View gallery - 6 images
Edgar Castelo
Hey if it works, get them rolling! :D
Bruce H. Anderson
From one who rode, abeit breifly, on clay wheels back in the day, this looks like jumping from the Flintstones to the Jetsons.
Michael Logue
It's not really a square wheel. It's basically a round wheel with wavy treads and sidewalls.
Liz Feliciano
Cool i want one of those to my daughter down hill skateboard
Dave B13
Square, I don't think so. Gets your attention so I'll think of it as valid for marketing reasons. Interesting, hell yes I'm now in for two sets. For my uses they probably are no better than any normal skateboard wheel. If you apply a lot of side force on your wheels and better control would be welcome, I think it would be good for you to try a set. If you don't bother with intalling the metal spacers between the bearings in your wheels, I doubt these will be better for you than regular flat wheels. I view them as a stack of 3 inline wheels, the wave and depth of the tread may displace to the side some occasional small stones rather than go up over them.
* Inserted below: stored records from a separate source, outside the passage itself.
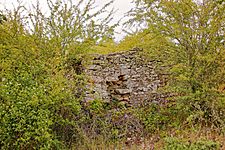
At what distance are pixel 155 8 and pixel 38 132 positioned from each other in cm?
A: 391

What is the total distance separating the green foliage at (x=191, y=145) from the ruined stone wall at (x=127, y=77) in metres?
3.72

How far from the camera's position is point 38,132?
19.6 ft

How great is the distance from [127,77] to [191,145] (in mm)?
4361

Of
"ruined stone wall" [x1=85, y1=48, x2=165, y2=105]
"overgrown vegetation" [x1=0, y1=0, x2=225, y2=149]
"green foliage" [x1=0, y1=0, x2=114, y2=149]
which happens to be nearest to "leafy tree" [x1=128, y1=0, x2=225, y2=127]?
"overgrown vegetation" [x1=0, y1=0, x2=225, y2=149]

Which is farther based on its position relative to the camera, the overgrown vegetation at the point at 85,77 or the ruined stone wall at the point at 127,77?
the ruined stone wall at the point at 127,77

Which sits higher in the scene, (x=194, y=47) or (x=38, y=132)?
(x=194, y=47)

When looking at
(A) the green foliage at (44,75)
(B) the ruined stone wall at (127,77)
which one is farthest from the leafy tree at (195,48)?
(B) the ruined stone wall at (127,77)

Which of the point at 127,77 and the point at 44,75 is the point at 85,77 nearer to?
the point at 44,75

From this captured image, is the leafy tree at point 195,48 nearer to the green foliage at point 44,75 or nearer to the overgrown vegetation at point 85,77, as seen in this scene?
the overgrown vegetation at point 85,77

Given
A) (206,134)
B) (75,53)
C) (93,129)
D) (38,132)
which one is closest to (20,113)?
(38,132)

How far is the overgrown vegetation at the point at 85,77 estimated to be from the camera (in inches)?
265

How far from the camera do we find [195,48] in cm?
806

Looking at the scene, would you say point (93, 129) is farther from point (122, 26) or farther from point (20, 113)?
point (122, 26)

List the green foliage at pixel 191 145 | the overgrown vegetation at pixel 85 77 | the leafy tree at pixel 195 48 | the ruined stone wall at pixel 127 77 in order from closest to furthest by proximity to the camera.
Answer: the green foliage at pixel 191 145, the overgrown vegetation at pixel 85 77, the leafy tree at pixel 195 48, the ruined stone wall at pixel 127 77
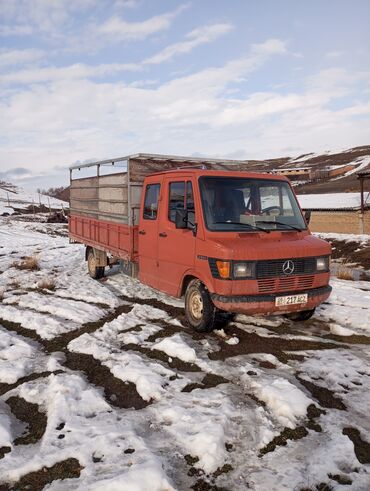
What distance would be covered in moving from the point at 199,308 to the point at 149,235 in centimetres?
181

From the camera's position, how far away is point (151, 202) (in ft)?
23.2

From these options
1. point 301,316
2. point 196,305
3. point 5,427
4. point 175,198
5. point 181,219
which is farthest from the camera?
point 301,316

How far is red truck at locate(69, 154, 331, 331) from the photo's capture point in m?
5.39

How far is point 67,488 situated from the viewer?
2.71 meters

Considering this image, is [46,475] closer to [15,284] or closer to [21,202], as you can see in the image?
[15,284]

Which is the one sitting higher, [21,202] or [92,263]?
[21,202]

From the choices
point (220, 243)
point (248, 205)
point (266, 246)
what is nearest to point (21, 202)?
point (248, 205)

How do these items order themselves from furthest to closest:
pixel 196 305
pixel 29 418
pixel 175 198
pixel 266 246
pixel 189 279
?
pixel 175 198 < pixel 189 279 < pixel 196 305 < pixel 266 246 < pixel 29 418

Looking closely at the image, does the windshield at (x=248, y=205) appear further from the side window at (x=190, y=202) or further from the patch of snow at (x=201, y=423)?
the patch of snow at (x=201, y=423)

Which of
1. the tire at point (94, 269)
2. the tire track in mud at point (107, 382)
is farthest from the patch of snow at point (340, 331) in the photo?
the tire at point (94, 269)

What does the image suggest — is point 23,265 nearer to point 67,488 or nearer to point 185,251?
point 185,251

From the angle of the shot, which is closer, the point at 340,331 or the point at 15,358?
the point at 15,358

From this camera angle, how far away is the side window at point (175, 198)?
6.29 m

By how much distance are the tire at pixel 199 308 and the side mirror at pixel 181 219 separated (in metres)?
0.88
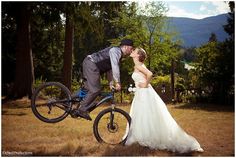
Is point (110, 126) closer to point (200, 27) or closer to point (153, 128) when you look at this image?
point (153, 128)

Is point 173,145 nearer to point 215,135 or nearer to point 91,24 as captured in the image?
point 215,135

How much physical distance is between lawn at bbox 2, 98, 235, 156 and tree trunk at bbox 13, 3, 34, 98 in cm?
37

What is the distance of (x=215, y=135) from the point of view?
8.28m

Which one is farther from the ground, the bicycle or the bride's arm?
the bride's arm

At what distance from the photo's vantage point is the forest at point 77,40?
9.11 meters

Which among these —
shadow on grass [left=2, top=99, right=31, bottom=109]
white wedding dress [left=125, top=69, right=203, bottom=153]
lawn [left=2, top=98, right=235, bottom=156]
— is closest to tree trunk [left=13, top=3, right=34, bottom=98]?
shadow on grass [left=2, top=99, right=31, bottom=109]

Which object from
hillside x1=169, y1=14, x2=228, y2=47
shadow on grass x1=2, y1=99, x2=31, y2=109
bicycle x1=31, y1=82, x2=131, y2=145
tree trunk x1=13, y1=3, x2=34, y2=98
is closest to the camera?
bicycle x1=31, y1=82, x2=131, y2=145

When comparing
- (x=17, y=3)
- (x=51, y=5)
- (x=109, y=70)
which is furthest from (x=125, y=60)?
(x=17, y=3)

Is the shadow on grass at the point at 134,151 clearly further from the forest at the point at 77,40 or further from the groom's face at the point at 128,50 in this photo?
the forest at the point at 77,40

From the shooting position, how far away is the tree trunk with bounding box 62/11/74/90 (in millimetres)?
8789

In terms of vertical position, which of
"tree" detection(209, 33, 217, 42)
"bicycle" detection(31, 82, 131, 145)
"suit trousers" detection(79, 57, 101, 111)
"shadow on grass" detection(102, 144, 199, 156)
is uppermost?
"tree" detection(209, 33, 217, 42)

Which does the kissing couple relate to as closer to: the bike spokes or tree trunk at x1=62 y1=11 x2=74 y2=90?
the bike spokes

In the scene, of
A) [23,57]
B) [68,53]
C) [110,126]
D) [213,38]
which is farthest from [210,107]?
[23,57]

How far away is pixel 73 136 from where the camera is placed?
773 centimetres
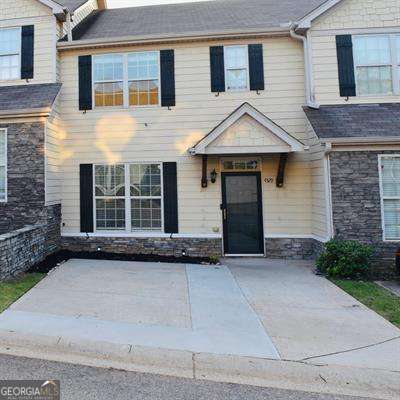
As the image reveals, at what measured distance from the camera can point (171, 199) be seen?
378 inches

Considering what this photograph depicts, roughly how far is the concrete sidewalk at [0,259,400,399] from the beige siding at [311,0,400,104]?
5348mm

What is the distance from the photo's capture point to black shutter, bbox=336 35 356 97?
9211mm

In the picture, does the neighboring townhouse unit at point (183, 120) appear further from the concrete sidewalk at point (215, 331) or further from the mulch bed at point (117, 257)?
the concrete sidewalk at point (215, 331)

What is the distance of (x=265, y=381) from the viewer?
3.55 m

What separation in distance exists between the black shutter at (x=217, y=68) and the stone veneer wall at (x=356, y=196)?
12.4 ft

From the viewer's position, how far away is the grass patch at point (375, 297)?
5.33 m

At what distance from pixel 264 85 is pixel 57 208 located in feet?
23.0

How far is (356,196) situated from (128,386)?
22.9ft

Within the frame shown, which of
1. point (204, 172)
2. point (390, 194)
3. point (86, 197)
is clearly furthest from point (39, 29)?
point (390, 194)

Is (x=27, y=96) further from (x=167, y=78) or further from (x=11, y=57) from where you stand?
(x=167, y=78)

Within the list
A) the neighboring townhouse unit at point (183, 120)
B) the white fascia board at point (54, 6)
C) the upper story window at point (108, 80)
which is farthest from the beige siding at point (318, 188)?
the white fascia board at point (54, 6)

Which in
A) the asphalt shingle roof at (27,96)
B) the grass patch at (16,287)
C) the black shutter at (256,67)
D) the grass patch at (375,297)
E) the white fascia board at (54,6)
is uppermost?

Surely triple donuts would give all the benefits (less contact area and multiple materials) without the sine wave. I'm not sure what 'three lips for stopping' means when there is no braking mechanism. The so-called 'square' shape (when viewed from a certain angle) will make it a hit in a scene that thrives on uniqueness and innovation. Years ago a car tyre manufacturer invented twin tyres on each rim to aid water dispersion and allow greater width with the same contact area.
Jay Finke
Seems like the wavy sidewalls would be more likely to catch on cracks and the such, but on the other hand might give you the control to launch. I don't know, but if you can make these as wide as you want the kids will go nuts for them, remember when you dreamed of tires, the WIDER the better. this is a cool idea, good luck with it.
I wonder if they will make some for rollerblades?
Mrk White
I do like them, but skeptical as I can't help being, I wonder if extra stability is just due to extra width... I suppose there are many ways of making wide wheels lighter... One is taking material off the sides with a fancy shape, but there are more.
Regarding the question to rollerblades, if they are In-line I have my doubts, as you change the angle when you turn, and the contact area would be uneven... causing vibrations. If they run flat I suppose they can be used for other stuff.
Anyway... again, nice idea that could work even if just for the looks of it!
Roger Garrett
All it is is a tread pattern on a wheel.
Watch the video and he says he discovered a way to take a set of curved shapes and make a "perfect square". But what he shows is NOT a square at all.
Then he takes that "shape" and applies it to a wheel and comers up with a conventional round wheel that has a tread with a sine wave pattern. Big whoop. He claims all sorts of things, including that it is faster than a regular wheel. I don't believe it.
If anything that sine wave is going to induce lateral vibrations in the wheel and to the skateboard or whatever it's mounted on.
And as for reduced surface contact, sure it may do that. But you don't need a fancy wavy tread pattern to do that. Just make a really narrow wheel. But what's the advantage? You'll have more pressure on the part that contacts the ground and therefore more wear on the wheel.